24. Söz’de belirtildiği gibi sevgi kâinatın varlık sebebidir. Varlıkları birbirine bağlayan en güçlü bağdır. Kâinatın hem ışığı, hem hayatıdır.
İnsan ise kâinatın en kapsamlı meyvesi olduğu için kâinatı istilâ edecek bir sevgi, o meyvenin çekirdeği olan kalbine derc edilmiştir.
İşte böyle nihayetsiz bir muhabbete lâyık olacak, nihayetsiz bir kemal sahibi bir Zât olabilir.

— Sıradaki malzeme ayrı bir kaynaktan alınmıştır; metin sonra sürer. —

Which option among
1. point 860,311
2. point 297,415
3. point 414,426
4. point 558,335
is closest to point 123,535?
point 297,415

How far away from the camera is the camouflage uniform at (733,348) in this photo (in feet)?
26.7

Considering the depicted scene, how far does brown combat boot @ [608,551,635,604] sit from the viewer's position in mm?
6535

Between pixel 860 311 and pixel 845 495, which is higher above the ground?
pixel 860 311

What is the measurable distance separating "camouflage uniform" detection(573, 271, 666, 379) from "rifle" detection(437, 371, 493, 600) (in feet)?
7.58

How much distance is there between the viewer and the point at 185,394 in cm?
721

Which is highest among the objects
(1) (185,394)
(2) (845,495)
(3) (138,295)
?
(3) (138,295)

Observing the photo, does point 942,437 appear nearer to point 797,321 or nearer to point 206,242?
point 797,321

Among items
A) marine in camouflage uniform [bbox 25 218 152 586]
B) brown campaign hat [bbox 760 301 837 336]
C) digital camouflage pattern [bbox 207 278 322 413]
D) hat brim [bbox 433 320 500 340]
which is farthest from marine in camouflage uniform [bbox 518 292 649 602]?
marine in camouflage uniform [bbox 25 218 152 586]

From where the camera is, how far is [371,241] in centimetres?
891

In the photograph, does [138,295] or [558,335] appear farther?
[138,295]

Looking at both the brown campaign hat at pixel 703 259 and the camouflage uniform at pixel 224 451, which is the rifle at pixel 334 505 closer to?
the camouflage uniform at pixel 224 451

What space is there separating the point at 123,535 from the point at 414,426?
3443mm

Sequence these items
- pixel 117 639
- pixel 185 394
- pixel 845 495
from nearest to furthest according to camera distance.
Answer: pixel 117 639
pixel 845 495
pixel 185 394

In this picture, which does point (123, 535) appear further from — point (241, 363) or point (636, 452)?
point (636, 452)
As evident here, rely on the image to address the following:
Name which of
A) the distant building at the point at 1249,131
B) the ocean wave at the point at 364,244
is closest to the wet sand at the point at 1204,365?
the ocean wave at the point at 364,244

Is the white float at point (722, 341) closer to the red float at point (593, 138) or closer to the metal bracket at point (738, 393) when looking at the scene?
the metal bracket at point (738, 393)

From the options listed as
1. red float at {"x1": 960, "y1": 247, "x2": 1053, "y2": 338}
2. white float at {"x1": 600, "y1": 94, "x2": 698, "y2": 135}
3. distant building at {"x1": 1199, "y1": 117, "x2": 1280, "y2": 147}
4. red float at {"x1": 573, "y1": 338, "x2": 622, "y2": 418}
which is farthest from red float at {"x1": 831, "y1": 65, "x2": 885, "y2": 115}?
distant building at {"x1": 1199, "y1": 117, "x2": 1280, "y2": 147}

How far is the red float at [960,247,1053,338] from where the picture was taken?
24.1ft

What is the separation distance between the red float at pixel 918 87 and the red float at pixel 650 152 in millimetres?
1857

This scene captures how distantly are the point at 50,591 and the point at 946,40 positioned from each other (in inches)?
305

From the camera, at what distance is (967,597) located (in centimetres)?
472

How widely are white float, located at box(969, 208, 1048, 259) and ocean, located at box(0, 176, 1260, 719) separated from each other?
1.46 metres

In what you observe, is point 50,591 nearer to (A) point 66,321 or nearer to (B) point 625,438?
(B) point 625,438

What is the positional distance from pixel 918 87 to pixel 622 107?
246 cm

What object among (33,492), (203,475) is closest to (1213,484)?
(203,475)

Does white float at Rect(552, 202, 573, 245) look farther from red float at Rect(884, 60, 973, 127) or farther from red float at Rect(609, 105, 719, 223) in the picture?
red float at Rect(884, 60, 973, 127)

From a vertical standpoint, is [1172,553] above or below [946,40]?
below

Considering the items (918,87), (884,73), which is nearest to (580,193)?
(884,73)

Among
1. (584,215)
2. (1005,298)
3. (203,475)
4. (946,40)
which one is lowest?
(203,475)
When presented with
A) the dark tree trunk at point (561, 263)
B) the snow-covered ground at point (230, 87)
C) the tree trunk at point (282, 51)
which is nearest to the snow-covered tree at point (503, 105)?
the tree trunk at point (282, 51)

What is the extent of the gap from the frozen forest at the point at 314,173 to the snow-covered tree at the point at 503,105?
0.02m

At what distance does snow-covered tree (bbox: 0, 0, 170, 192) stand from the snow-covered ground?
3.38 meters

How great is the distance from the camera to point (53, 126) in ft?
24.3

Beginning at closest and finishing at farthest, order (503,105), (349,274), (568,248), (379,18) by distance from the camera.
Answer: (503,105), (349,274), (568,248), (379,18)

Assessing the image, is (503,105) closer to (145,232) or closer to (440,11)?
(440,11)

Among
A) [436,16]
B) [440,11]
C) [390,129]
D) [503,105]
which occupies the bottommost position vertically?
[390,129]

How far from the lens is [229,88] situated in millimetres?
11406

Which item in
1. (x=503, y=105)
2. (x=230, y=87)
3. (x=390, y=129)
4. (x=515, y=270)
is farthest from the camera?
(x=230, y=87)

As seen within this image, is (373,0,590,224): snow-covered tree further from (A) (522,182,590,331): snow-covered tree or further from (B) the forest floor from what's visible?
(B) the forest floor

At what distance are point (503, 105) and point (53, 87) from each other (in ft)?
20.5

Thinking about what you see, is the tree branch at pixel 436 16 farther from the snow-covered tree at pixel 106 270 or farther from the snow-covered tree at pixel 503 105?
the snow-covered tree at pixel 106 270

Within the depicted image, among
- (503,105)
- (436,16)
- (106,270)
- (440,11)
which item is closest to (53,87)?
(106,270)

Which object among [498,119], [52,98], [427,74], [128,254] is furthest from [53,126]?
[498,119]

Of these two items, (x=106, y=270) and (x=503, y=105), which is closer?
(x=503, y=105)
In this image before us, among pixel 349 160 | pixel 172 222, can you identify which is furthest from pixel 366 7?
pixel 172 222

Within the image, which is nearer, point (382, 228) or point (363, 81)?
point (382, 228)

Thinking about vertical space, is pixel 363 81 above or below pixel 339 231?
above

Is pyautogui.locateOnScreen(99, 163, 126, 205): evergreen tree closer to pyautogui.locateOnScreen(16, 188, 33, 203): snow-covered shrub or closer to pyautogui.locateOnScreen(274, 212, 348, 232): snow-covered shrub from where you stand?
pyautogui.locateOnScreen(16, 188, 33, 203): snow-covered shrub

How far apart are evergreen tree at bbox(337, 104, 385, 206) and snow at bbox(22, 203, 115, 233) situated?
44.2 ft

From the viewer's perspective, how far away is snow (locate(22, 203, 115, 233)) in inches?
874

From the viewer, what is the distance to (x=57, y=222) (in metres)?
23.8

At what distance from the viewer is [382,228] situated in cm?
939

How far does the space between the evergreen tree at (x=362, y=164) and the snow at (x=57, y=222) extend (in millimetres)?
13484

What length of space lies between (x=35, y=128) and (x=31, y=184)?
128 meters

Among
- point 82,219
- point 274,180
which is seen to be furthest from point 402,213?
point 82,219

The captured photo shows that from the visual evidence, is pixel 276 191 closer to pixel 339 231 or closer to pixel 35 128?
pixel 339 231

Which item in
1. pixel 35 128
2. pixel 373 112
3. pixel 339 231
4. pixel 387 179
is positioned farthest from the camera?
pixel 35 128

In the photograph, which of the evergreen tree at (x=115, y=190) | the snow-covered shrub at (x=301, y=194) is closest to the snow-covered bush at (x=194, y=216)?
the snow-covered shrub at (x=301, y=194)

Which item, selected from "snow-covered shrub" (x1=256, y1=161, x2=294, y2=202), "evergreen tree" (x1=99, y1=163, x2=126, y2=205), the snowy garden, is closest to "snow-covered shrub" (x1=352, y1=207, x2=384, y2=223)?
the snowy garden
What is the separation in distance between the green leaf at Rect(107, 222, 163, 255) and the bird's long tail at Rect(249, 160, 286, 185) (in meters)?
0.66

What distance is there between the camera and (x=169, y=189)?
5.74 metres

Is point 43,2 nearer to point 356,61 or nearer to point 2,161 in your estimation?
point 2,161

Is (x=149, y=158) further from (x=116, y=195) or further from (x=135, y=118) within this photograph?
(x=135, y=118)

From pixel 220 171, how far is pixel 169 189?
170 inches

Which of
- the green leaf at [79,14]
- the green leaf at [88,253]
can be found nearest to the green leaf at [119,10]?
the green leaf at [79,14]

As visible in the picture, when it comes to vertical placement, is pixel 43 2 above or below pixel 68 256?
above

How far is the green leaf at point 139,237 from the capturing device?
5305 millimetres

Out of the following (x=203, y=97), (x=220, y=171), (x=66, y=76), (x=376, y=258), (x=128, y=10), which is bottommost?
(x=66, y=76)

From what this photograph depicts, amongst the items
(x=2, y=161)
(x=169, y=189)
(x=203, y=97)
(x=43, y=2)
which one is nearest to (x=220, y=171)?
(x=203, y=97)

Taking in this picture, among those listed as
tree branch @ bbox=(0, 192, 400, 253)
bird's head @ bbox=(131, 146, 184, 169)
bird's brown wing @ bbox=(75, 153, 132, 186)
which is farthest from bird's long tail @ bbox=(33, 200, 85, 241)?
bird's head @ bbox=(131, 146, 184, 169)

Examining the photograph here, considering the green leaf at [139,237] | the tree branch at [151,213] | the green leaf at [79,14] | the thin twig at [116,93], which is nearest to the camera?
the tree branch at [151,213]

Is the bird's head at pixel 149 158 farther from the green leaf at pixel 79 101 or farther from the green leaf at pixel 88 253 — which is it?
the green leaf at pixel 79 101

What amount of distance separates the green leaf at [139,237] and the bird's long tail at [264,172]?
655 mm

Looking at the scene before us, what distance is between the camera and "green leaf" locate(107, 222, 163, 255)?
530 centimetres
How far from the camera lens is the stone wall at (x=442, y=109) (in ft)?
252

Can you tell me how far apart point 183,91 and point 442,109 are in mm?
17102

Evet, en çok sevgiye lâyık olan Allah’tır. Yaratılışımıza yerleştirilen bu sonsuz sevgi ancak Onu sevmede kullanılabilir. Ondan başka hiçbir şey Onun kadar sevilemez. Aksi halde insan onu ilâh edinmiş olur. Sevilenler de ancak Onun adına ve sınırlı sevilir.
Eğer bir insanın kalbinde Allah sevgisinin yerine başka sevgiler yerleşiyor, kişi Allah’ı sevdiği kadar onları seviyorsa bu onun putudur.
Kişi sevdiğine uyar, peşinden gider, arzu ettiklerini yapar.
Her şeyin en doğru, en güzel ve en mükemmelini bildiren Kur’ân insanları bu tip yanlışlara düşmekten sakındırmak için buyuruyor ki:
“İnsanlardan öyleleri vardır ki, Allah’tan başkalarını Ona denk tutarlar ve onları, tıpkı Allah’ı sever gibi severler. Mü’minlerin Allah’a olan sevgileri ise çok daha kuvvetlidir. Keşke o zalimler, azabı gördükleri zaman anlayacakları gibi, bütün kuvvetin Allah’a ait olduğunu ve Allah’ın azâbının pek şiddetli olduğunu şimdiden anlayabilselerdi!
“Dünyada iken kendilerine uyulmuş olan büyükler, o zaman, peşlerine takılmış olanlardan uzaklaşmış ve onları reddetmişlerdir. Artık hepsi birden azâbı görmüş ve aralarındaki bütün bağlar kesilmiştir.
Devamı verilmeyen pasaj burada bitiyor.